* **WHAT YOU SHOULD DO**: Your job here is to restate every record exactly, pictures excluded.

========================================================================

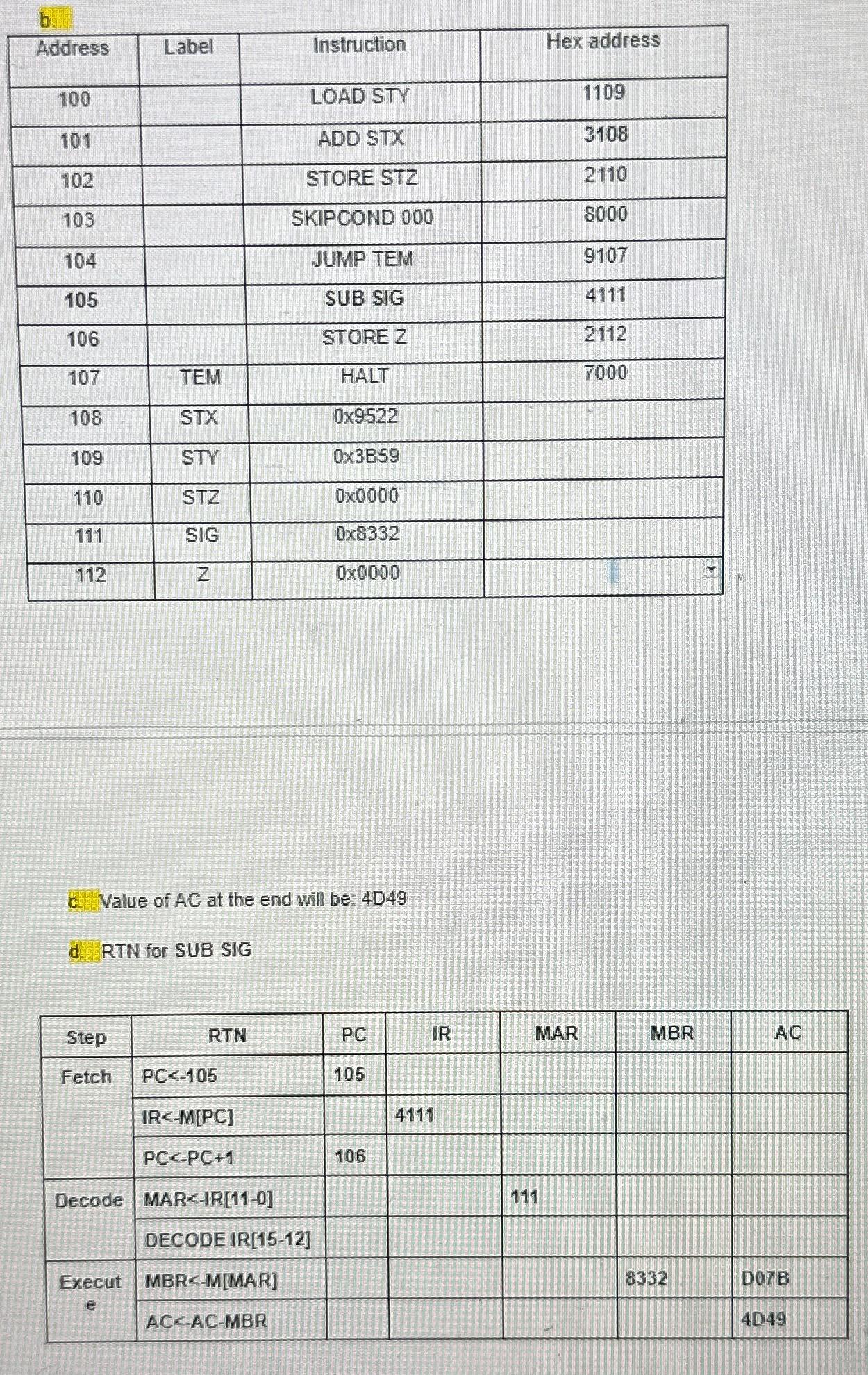 b.

| Address | Label | Instruction | Hex address |
|---|---|---|---|
| 100 | | LOAD STY | 1109 |
| 101 | | ADD STX | 3108 |
| 102 | | STORE STZ | 2110 |
| 103 | | SKIPCOND 000 | 8000 |
| 104 | | JUMP TEM | 9107 |
| 105 | | SUB SIG | 4111 |
| 106 | | STORE Z | 2112 |
| 107 | TEM | HALT | 7000 |
| 108 | STX | 0x9522 | |
| 109 | STY | 0x3B59 | |
| 110 | STZ | 0x0000 | |
| 111 | SIG | 0x8332 | |
| 112 | Z | 0x0000 | |

c. Value of AC at the end will be: 4D49

d. RTN for SUB SIG

| Step | RTN | PC | IR | MAR | MBR | AC |
|---|---|---|---|---|---|---|
| Fetch | PC<-105 | 105 | | | | |
| | IR<-M[PC] | | 4111 | | | |
| | PC<-PC+1 | 106 | | | | |
| Decode | MAR<-IR[11-0] | | | 111 | | |
| | DECODE IR[15-12] | | | | | |
| Execute | MBR<-M[MAR] | | | | 8332 | D07B |
| | AC<-AC-MBR | | | | | 4D49 |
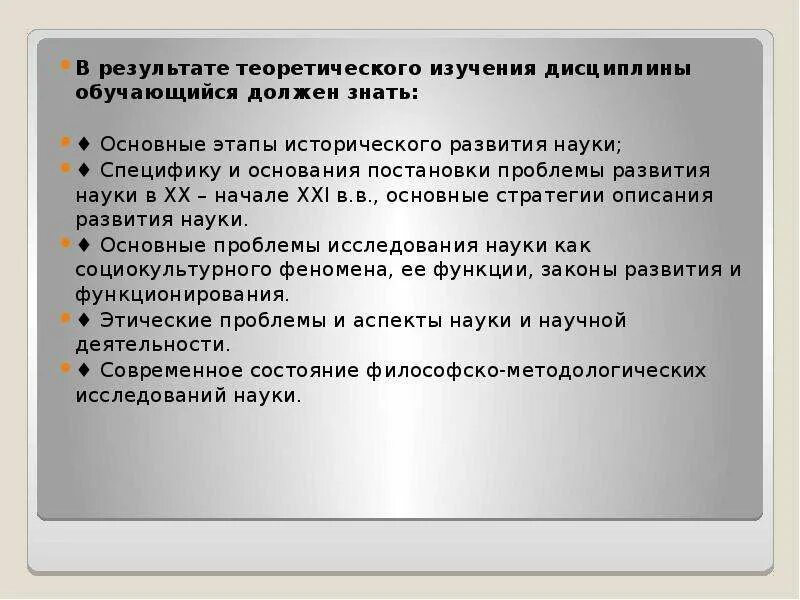 В результате теоретического изучения дисциплины обучающийся должен знать:

♦ Основные этапы исторического развития науки;

♦ Специфику и основания постановки проблемы развития науки в XX – начале XXI в.в., основные стратегии описания развития науки.

♦ Основные проблемы исследования науки как социокультурного феномена, ее функции, законы развития и функционирования.

♦ Этические проблемы и аспекты науки и научной деятельности.

♦ Современное состояние философско-методологических исследований науки.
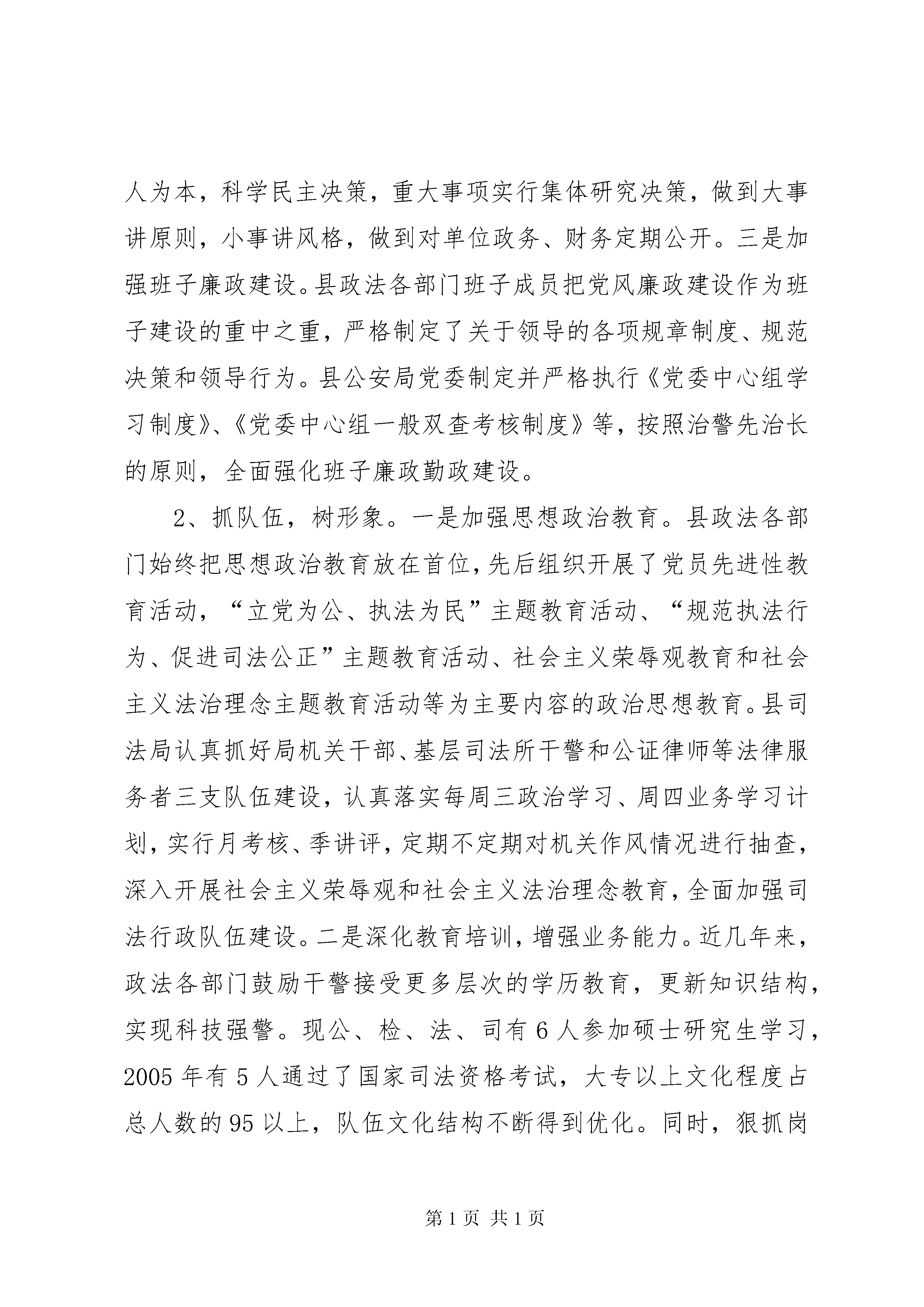 人为本，科学民主决策，重大事项实行集体研究决策，做到大事讲原则，小事讲风格，做到对单位政务、财务定期公开。三是加强班子廉政建设。县政法各部门班子成员把党风廉政建设作为班子建设的重中之重，严格制定了关于领导的各项规章制度、规范决策和领导行为。县公安局党委制定并严格执行《党委中心组学习制度》、《党委中心组一般双查考核制度》等，按照治警先治长的原则，全面强化班子廉政勤政建设。

2、抓队伍，树形象。一是加强思想政治教育。县政法各部门始终把思想政治教育放在首位，先后组织开展了党员先进性教育活动，“立党为公、执法为民”主题教育活动、“规范执法行为、促进司法公正”主题教育活动、社会主义荣辱观教育和社会主义法治理念主题教育活动等为主要内容的政治思想教育。县司法局认真抓好局机关干部、基层司法所干警和公证律师等法律服务者三支队伍建设，认真落实每周三政治学习、周四业务学习计划，实行月考核、季讲评，定期不定期对机关作风情况进行抽查，深入开展社会主义荣辱观和社会主义法治理念教育，全面加强司法行政队伍建设。二是深化教育培训，增强业务能力。近几年来，政法各部门鼓励干警接受更多层次的学历教育，更新知识结构，实现科技强警。现公、检、法、司有6人参加硕士研究生学习，2005年有5人通过了国家司法资格考试，大专以上文化程度占总人数的95以上，队伍文化结构不断得到优化。同时，狠抓岗

第1页 共1页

========================================================================

* **EXERCISE ANSWER**:
 b.

| Address | Label | Instruction | Hex address |
|---|---|---|---|
| 100 | | LOAD STY | 1109 |
| 101 | | ADD STX | 3108 |
| 102 | | STORE STZ | 2110 |
| 103 | | SKIPCOND 000 | 8000 |
| 104 | | JUMP TEM | 9107 |
| 105 | | SUB SIG | 4111 |
| 106 | | STORE Z | 2112 |
| 107 | TEM | HALT | 7000 |
| 108 | STX | 0x9522 | |
| 109 | STY | 0x3B59 | |
| 110 | STZ | 0x0000 | |
| 111 | SIG | 0x8332 | |
| 112 | Z | 0x0000 | |

c. Value of AC at the end will be: 4D49

d. RTN for SUB SIG

| Step | RTN | PC | IR | MAR | MBR | AC |
|---|---|---|---|---|---|---|
| Fetch | PC<-105 | 105 | | | | |
| | IR<-M[PC] | | 4111 | | | |
| | PC<-PC+1 | 106 | | | | |
| Decode | MAR<-IR[11-0] | | | 111 | | |
| | DECODE IR[15-12] | | | | | |
| Execute | MBR<-M[MAR] | | | | 8332 | D07B |
| | AC<-AC-MBR | | | | | 4D49 |
 В результате теоретического изучения дисциплины обучающийся должен знать:

♦ Основные этапы исторического развития науки;

♦ Специфику и основания постановки проблемы развития науки в XX – начале XXI в.в., основные стратегии описания развития науки.

♦ Основные проблемы исследования науки как социокультурного феномена, ее функции, законы развития и функционирования.

♦ Этические проблемы и аспекты науки и научной деятельности.

♦ Современное состояние философско-методологических исследований науки.
 人为本，科学民主决策，重大事项实行集体研究决策，做到大事讲原则，小事讲风格，做到对单位政务、财务定期公开。三是加强班子廉政建设。县政法各部门班子成员把党风廉政建设作为班子建设的重中之重，严格制定了关于领导的各项规章制度、规范决策和领导行为。县公安局党委制定并严格执行《党委中心组学习制度》、《党委中心组一般双查考核制度》等，按照治警先治长的原则，全面强化班子廉政勤政建设。

2、抓队伍，树形象。一是加强思想政治教育。县政法各部门始终把思想政治教育放在首位，先后组织开展了党员先进性教育活动，“立党为公、执法为民”主题教育活动、“规范执法行为、促进司法公正”主题教育活动、社会主义荣辱观教育和社会主义法治理念主题教育活动等为主要内容的政治思想教育。县司法局认真抓好局机关干部、基层司法所干警和公证律师等法律服务者三支队伍建设，认真落实每周三政治学习、周四业务学习计划，实行月考核、季讲评，定期不定期对机关作风情况进行抽查，深入开展社会主义荣辱观和社会主义法治理念教育，全面加强司法行政队伍建设。二是深化教育培训，增强业务能力。近几年来，政法各部门鼓励干警接受更多层次的学历教育，更新知识结构，实现科技强警。现公、检、法、司有6人参加硕士研究生学习，2005年有5人通过了国家司法资格考试，大专以上文化程度占总人数的95以上，队伍文化结构不断得到优化。同时，狠抓岗

第1页 共1页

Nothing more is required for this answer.